#### [HOW TO COMPLETE THIS TASK]
All lines from the one with "<!DOCTYPE html>" through the last line of the data below should be copied exactly; please add nothing.

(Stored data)
-*-
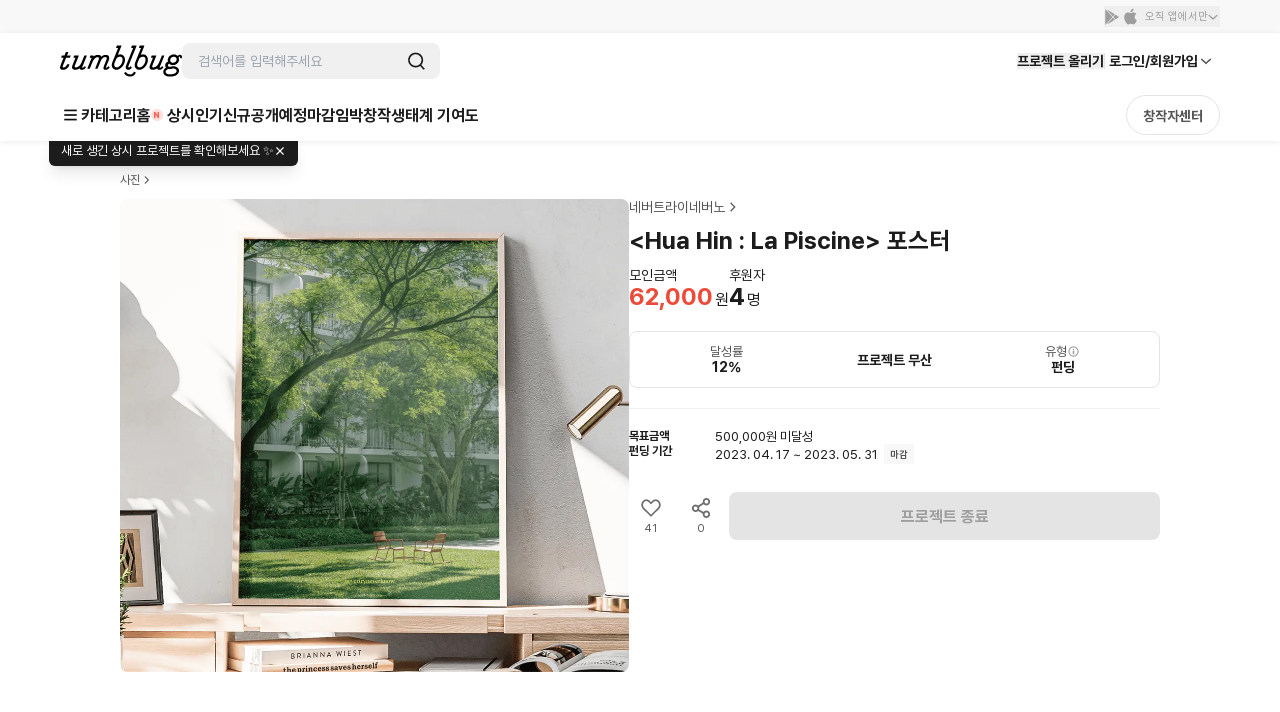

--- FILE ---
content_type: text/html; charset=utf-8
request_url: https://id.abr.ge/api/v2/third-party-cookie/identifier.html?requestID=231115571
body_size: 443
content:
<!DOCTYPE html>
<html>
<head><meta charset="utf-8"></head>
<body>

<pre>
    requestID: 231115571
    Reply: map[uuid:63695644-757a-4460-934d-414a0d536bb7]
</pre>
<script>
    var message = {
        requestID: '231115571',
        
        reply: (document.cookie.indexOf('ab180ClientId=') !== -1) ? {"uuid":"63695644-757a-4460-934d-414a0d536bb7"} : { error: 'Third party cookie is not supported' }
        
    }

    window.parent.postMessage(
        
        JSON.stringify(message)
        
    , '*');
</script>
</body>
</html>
-*-
#### [SOLUTION]
<!DOCTYPE html>
<html>
<head><meta charset="utf-8"></head>
<body>

<pre>
    requestID: 231115571
    Reply: map[uuid:63695644-757a-4460-934d-414a0d536bb7]
</pre>
<script>
    var message = {
        requestID: '231115571',
        
        reply: (document.cookie.indexOf('ab180ClientId=') !== -1) ? {"uuid":"63695644-757a-4460-934d-414a0d536bb7"} : { error: 'Third party cookie is not supported' }
        
    }

    window.parent.postMessage(
        
        JSON.stringify(message)
        
    , '*');
</script>
</body>
</html>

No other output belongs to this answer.